-- INFORMATION GIVEN --
+++++

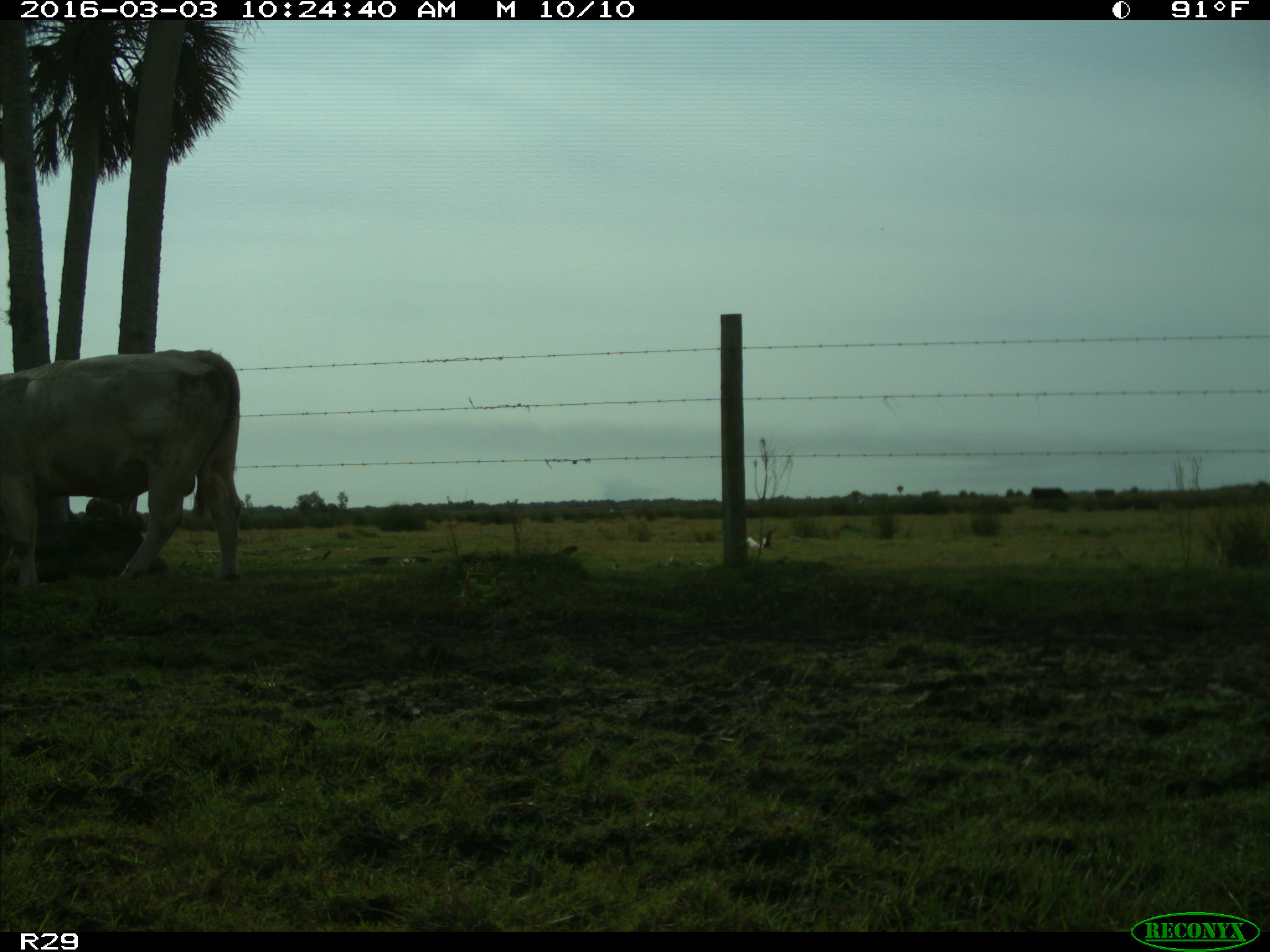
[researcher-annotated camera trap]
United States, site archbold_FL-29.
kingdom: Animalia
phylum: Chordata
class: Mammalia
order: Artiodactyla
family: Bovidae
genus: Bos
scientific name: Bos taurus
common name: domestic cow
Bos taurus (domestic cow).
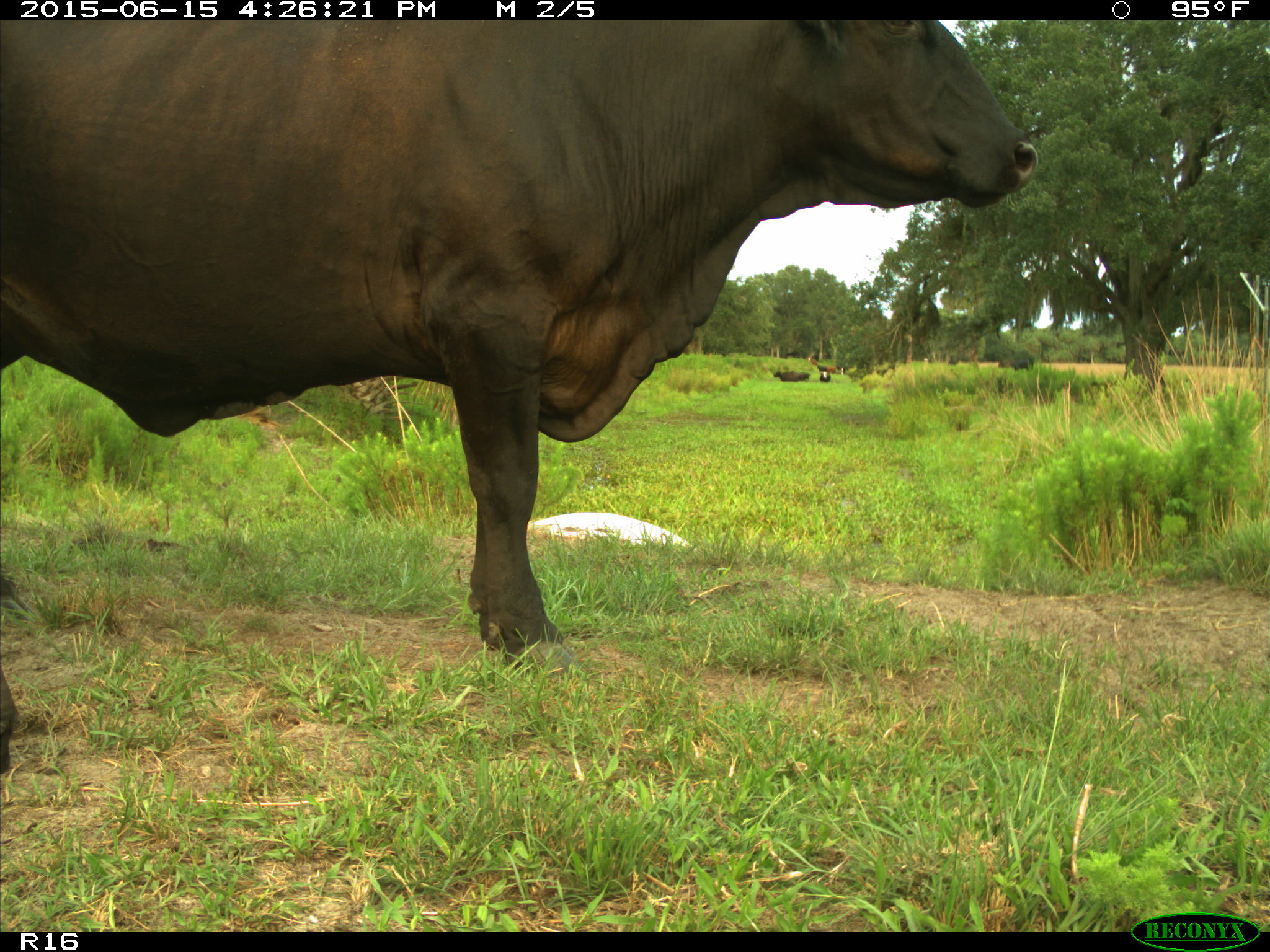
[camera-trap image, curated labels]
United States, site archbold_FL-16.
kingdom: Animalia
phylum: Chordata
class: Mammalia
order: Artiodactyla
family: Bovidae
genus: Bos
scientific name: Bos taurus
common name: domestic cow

+++++

-- REQUIRED WORK --
Pictures should not appear in the copy. Write out exactly the lines above from the first one through the line that contains "United States, site archbold_FL-16.".

-- SOLUTION TO THIS EXERCISE --
[researcher-annotated camera trap]
United States, site archbold_FL-29.
kingdom: Animalia
phylum: Chordata
class: Mammalia
order: Artiodactyla
family: Bovidae
genus: Bos
scientific name: Bos taurus
common name: domestic cow
Bos taurus (domestic cow).
[camera-trap image, curated labels]
United States, site archbold_FL-16.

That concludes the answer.